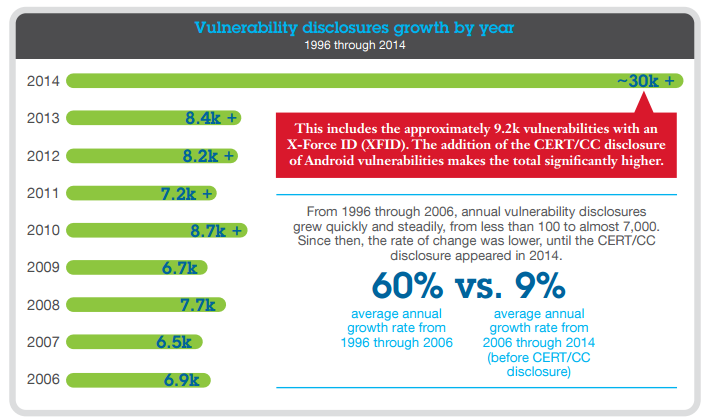 Vulnerability disclosures growth by year
1996 through 2014

2014 ~30k +
2013 8.4k +
2012 8.2k +
2011 7.2k +
2010 8.7k +
2009 6.7k
2008 7.7k
2007 6.5k
2006 6.9k

This includes the approximately 9.2k vulnerabilities with an X-Force ID (XFID). The addition of the CERT/CC disclosure of Android vulnerabilities makes the total significantly higher.

From 1996 through 2006, annual vulnerability disclosures grew quickly and steadily, from less than 100 to almost 7,000. Since then, the rate of change was lower, until the CERT/CC disclosure appeared in 2014.

60% vs. 9%

average annual growth rate from 1996 through 2006

average annual growth rate from 2006 through 2014 (before CERT/CC disclosure)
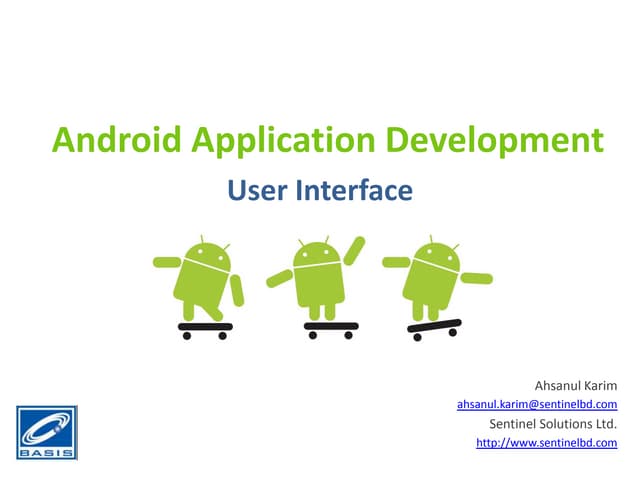 Android Application Development

User Interface

Ahsanul Karim
ahsanul.karim@sentinelbd.com
Sentinel Solutions Ltd.
http://www.sentinelbd.com

BASIS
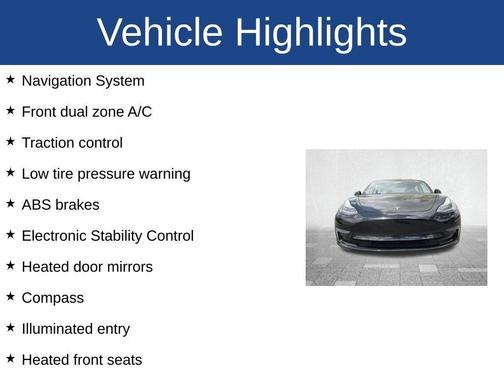 Vehicle Highlights

★ Navigation System

★ Front dual zone A/C

★ Traction control

★ Low tire pressure warning

★ ABS brakes

★ Electronic Stability Control

★ Heated door mirrors

★ Compass

★ Illuminated entry

★ Heated front seats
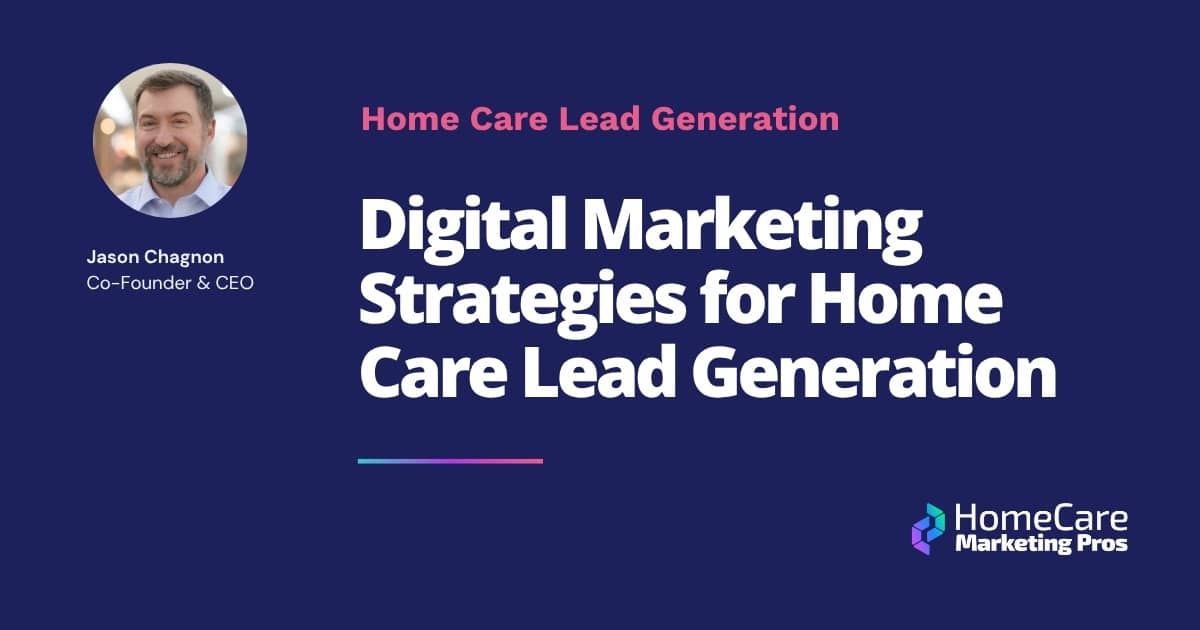 Jason Chagnon
Co-Founder & CEO

Home Care Lead Generation

Digital Marketing Strategies for Home Care Lead Generation

HomeCare
Marketing Pros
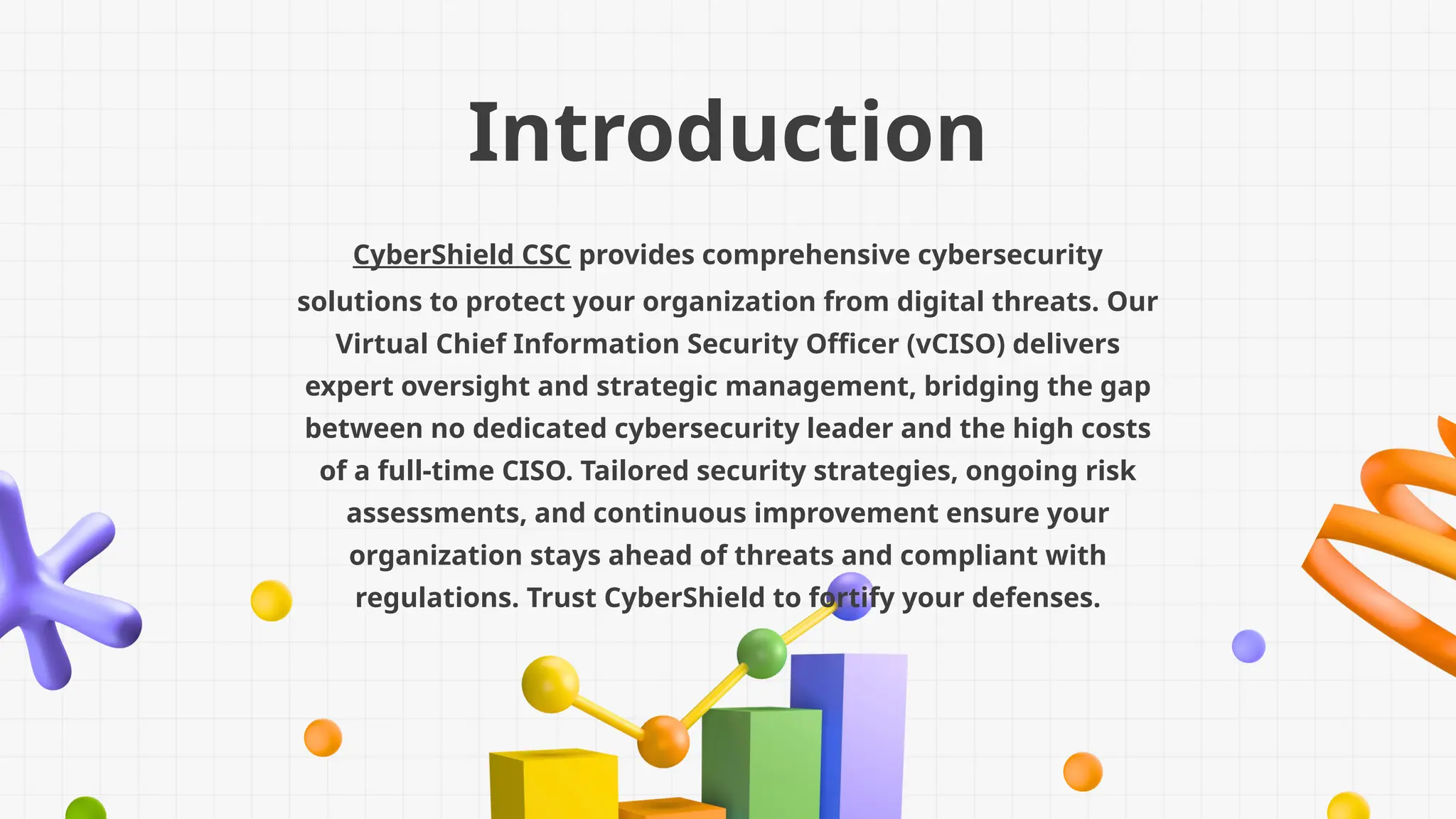 Introduction

CyberShield CSC provides comprehensive cybersecurity solutions to protect your organization from digital threats. Our Virtual Chief Information Security Officer (vCISO) delivers expert oversight and strategic management, bridging the gap between no dedicated cybersecurity leader and the high costs of a full-time CISO. Tailored security strategies, ongoing risk assessments, and continuous improvement ensure your organization stays ahead of threats and compliant with regulations. Trust CyberShield to fortify your defenses.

########################################

### Exercise
Every record is to be repeated exactly, and no picture is carried over.

### Output for this exercise
 Vulnerability disclosures growth by year
1996 through 2014

2014 ~30k +
2013 8.4k +
2012 8.2k +
2011 7.2k +
2010 8.7k +
2009 6.7k
2008 7.7k
2007 6.5k
2006 6.9k

This includes the approximately 9.2k vulnerabilities with an X-Force ID (XFID). The addition of the CERT/CC disclosure of Android vulnerabilities makes the total significantly higher.

From 1996 through 2006, annual vulnerability disclosures grew quickly and steadily, from less than 100 to almost 7,000. Since then, the rate of change was lower, until the CERT/CC disclosure appeared in 2014.

60% vs. 9%

average annual growth rate from 1996 through 2006

average annual growth rate from 2006 through 2014 (before CERT/CC disclosure)
 Android Application Development

User Interface

Ahsanul Karim
ahsanul.karim@sentinelbd.com
Sentinel Solutions Ltd.
http://www.sentinelbd.com

BASIS
 Vehicle Highlights

★ Navigation System

★ Front dual zone A/C

★ Traction control

★ Low tire pressure warning

★ ABS brakes

★ Electronic Stability Control

★ Heated door mirrors

★ Compass

★ Illuminated entry

★ Heated front seats
 Jason Chagnon
Co-Founder & CEO

Home Care Lead Generation

Digital Marketing Strategies for Home Care Lead Generation

HomeCare
Marketing Pros
 Introduction

CyberShield CSC provides comprehensive cybersecurity solutions to protect your organization from digital threats. Our Virtual Chief Information Security Officer (vCISO) delivers expert oversight and strategic management, bridging the gap between no dedicated cybersecurity leader and the high costs of a full-time CISO. Tailored security strategies, ongoing risk assessments, and continuous improvement ensure your organization stays ahead of threats and compliant with regulations. Trust CyberShield to fortify your defenses.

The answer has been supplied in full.